• WHAT YOU NEED TO DO: Please copy the items word for word, starting with the line that contains "Here in this" (that line included) and continuing through the last line of the items. Reproduce only that part.

• ENTRIES SHOWN:
==============================

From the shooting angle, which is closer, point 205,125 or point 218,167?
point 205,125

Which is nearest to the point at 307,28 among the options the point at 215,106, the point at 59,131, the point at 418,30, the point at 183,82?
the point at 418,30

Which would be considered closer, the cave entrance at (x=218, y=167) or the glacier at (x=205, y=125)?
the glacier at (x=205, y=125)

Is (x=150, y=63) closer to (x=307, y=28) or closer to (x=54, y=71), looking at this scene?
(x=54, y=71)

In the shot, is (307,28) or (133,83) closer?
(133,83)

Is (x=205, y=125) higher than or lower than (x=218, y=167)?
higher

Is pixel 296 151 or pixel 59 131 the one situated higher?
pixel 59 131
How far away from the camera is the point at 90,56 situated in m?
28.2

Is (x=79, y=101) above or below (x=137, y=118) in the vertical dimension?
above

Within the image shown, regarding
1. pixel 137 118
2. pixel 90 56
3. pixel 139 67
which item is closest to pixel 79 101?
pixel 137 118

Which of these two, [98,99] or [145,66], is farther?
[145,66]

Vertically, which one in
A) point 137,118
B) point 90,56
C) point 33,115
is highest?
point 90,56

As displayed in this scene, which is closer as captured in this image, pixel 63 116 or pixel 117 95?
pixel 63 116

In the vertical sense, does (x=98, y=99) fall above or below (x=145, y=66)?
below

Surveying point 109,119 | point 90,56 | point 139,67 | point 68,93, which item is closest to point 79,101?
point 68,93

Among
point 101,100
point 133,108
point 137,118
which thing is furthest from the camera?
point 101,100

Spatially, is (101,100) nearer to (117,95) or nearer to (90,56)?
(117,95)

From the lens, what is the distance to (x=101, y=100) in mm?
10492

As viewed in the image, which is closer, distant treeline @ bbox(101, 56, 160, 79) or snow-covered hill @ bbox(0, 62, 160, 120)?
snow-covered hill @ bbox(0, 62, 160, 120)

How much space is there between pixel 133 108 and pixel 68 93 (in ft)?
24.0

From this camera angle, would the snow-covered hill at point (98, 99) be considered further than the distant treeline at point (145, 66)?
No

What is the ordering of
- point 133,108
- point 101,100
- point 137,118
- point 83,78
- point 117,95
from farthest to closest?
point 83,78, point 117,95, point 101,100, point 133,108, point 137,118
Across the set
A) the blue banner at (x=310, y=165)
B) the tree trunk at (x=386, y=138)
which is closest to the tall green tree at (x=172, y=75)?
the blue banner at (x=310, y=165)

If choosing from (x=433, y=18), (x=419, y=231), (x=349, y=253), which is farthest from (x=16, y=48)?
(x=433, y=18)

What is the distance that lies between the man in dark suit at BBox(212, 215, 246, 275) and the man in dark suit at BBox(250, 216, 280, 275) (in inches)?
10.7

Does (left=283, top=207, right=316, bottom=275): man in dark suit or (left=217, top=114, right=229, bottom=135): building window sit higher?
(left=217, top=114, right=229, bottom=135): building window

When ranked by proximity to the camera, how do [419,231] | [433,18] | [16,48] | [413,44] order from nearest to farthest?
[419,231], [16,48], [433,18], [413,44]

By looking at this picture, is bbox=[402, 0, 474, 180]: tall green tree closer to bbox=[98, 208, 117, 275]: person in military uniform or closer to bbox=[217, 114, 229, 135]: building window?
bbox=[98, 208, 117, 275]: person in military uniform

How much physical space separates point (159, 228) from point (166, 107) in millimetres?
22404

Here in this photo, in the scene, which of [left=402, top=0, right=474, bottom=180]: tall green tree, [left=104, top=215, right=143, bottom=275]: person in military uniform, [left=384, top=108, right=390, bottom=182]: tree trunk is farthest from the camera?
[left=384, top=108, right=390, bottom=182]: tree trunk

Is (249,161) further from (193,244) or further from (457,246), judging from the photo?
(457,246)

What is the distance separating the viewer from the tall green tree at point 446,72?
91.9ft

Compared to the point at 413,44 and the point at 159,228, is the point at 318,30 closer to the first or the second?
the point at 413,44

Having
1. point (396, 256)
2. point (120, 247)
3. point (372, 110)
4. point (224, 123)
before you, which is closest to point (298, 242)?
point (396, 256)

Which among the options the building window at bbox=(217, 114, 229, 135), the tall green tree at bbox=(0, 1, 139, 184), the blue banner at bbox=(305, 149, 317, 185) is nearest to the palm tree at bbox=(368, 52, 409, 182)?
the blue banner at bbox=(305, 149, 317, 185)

==============================

• RESPONSE TO THIS TASK:
Here in this photo, in the scene, which of [left=402, top=0, right=474, bottom=180]: tall green tree, [left=104, top=215, right=143, bottom=275]: person in military uniform, [left=384, top=108, right=390, bottom=182]: tree trunk is farthest from the camera?
[left=384, top=108, right=390, bottom=182]: tree trunk

Is (249,161) further from (193,244) or further from (457,246), judging from the photo?
(457,246)

What is the distance separating the viewer from the tall green tree at point 446,72?
91.9ft

Compared to the point at 413,44 and the point at 159,228, is the point at 318,30 closer to the first or the second?
the point at 413,44

Having
1. point (396, 256)
2. point (120, 247)
3. point (372, 110)
4. point (224, 123)
before you, which is closest to point (298, 242)?
point (396, 256)

Which among the options the building window at bbox=(217, 114, 229, 135), the tall green tree at bbox=(0, 1, 139, 184), the blue banner at bbox=(305, 149, 317, 185) is nearest to the palm tree at bbox=(368, 52, 409, 182)?
the blue banner at bbox=(305, 149, 317, 185)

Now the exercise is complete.